Die Freiheit schwindet langsam, aber sicher.

Seit 2012 hat sich die Lage Schritt für Schritt verschärft. Wesentlich dazu beigetragen haben die Ukraine-Krise und die Krim-Annexion. Das Gefährliche ist der Semifaschismus, der sich breitmacht. Institutionen wie teatr.doc oder das Gogol-Centre, von dem 2015 Gogols „Tote Seelen“ nach Wien kam – die Aufführung hatte einen großen Erfolg bei den Wiener Festwochen –, stehen immer mehr unter dem Druck der Behörden. Das gilt auch für die Theaterzeitung, die ich leite.


Bekommen Sie Anrufe?

Es gibt keine Zensur, offiziell herrscht Demokratie. Wir sind freie Menschen. Wir können sagen, was wir wollen. Das steht in unserer Verfassung. Im richtigen Leben wird es aber immer schwieriger, die Verfassung und die Realität sind wie zwei verschiedene Planeten.
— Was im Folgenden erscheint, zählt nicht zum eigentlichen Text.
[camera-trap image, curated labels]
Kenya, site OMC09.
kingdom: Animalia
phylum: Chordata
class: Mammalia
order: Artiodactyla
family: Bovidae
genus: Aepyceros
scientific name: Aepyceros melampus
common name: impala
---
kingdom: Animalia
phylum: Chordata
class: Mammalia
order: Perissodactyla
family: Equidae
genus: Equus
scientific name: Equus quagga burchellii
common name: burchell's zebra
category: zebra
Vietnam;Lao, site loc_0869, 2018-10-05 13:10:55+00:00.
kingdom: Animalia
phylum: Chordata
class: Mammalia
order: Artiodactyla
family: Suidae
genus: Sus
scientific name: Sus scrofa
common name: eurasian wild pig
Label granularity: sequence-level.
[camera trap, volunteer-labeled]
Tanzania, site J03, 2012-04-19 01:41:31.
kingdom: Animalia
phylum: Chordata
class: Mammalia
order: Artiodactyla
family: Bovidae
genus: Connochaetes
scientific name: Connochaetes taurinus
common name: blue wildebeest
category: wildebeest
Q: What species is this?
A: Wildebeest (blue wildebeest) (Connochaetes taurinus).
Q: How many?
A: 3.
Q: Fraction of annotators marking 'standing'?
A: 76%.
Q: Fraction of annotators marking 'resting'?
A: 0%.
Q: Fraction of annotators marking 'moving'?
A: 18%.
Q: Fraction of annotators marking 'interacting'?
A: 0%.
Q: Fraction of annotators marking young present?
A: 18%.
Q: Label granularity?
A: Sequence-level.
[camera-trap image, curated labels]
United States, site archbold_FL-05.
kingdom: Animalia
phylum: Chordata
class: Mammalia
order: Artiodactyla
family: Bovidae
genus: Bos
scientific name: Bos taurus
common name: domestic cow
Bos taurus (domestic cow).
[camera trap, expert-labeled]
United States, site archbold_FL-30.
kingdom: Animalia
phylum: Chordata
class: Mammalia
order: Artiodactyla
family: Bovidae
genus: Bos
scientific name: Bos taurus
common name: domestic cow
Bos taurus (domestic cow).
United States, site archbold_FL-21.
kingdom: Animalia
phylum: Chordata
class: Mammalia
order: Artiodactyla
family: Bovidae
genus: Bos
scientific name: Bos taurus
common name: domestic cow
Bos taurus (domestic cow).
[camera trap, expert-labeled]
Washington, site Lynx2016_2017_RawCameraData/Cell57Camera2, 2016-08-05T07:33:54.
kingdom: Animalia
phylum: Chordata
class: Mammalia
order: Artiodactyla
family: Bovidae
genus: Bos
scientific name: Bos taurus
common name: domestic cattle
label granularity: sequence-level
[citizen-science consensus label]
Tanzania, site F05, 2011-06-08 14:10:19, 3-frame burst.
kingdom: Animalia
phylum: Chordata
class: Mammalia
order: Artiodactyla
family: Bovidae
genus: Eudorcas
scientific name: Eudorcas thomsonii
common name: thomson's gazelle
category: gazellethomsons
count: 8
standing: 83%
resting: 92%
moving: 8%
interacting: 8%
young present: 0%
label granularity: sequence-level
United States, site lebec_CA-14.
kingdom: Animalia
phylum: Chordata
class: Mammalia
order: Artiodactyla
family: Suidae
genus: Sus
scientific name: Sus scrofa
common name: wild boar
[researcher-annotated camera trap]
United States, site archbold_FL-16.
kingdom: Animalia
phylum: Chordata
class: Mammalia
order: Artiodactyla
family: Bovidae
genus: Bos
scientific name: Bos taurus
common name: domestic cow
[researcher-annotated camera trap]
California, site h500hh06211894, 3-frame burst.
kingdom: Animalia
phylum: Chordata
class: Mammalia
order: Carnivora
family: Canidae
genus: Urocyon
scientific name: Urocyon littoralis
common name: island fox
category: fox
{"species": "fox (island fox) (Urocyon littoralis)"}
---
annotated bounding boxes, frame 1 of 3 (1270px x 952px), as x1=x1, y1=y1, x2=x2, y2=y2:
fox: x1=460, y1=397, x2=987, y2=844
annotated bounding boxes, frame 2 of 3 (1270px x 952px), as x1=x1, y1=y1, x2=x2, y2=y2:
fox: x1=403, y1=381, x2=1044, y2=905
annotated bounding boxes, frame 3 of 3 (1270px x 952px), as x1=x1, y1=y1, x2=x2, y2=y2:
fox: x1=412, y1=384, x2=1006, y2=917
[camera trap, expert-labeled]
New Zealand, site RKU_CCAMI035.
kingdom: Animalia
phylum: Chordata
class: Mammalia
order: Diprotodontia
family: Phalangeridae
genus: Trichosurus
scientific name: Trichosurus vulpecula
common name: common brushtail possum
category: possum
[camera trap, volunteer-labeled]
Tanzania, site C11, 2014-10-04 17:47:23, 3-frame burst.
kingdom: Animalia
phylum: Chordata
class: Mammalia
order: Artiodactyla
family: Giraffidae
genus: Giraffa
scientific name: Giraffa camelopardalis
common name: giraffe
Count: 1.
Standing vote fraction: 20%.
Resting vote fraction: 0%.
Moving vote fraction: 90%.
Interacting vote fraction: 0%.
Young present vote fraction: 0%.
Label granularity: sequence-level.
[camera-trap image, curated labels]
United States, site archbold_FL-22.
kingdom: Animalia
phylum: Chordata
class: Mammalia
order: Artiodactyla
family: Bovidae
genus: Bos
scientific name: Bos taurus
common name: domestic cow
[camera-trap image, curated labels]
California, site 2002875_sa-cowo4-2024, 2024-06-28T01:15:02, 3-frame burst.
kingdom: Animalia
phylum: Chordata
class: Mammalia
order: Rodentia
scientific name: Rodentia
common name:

Man darf sich nicht zu weit vorwagen.

So ist es. Der Staat hat ein starkes Instrument in Händen: die Finanzen. Die Bühnen bekommen ihr Geld von der öffentlichen Hand. Man schaut sich ein paar Aufführungen an und dann wird z. B. entschieden: „Wir kürzen die Unterstützung um 80 Prozent.“ So habe ich erfahren, dass die Subvention für unser Journal, „Teatr“, um 75 Prozent gekürzt wurde. Man hat versucht, uns auszuschalten. Der Grund ist, dass ich 2014 eine Spezialausgabe über Theater in der Ukraine gemacht habe. Es gab keine explizit politische Setzung. Aber das Cover zeigte die ukrainischen Farben, Gelb und Blau.


Wie haben Sie das Journal gerettet?

Die Prochorow-Foundation des Grundstoffunternehmers und Industriellen Michail D. Prochorow hat uns geholfen. Sie unterstützt innovative Projekte in den Medien, im Theater, in der zeitgenössischen Kunst. Wie es weitergeht, ist unklar. Das Journal erscheint viermal im Jahr. Es trifft nicht nur uns.


Wollen Sie ein paar Tipps für den schon laufenden Festwochen-Vorverkauf geben?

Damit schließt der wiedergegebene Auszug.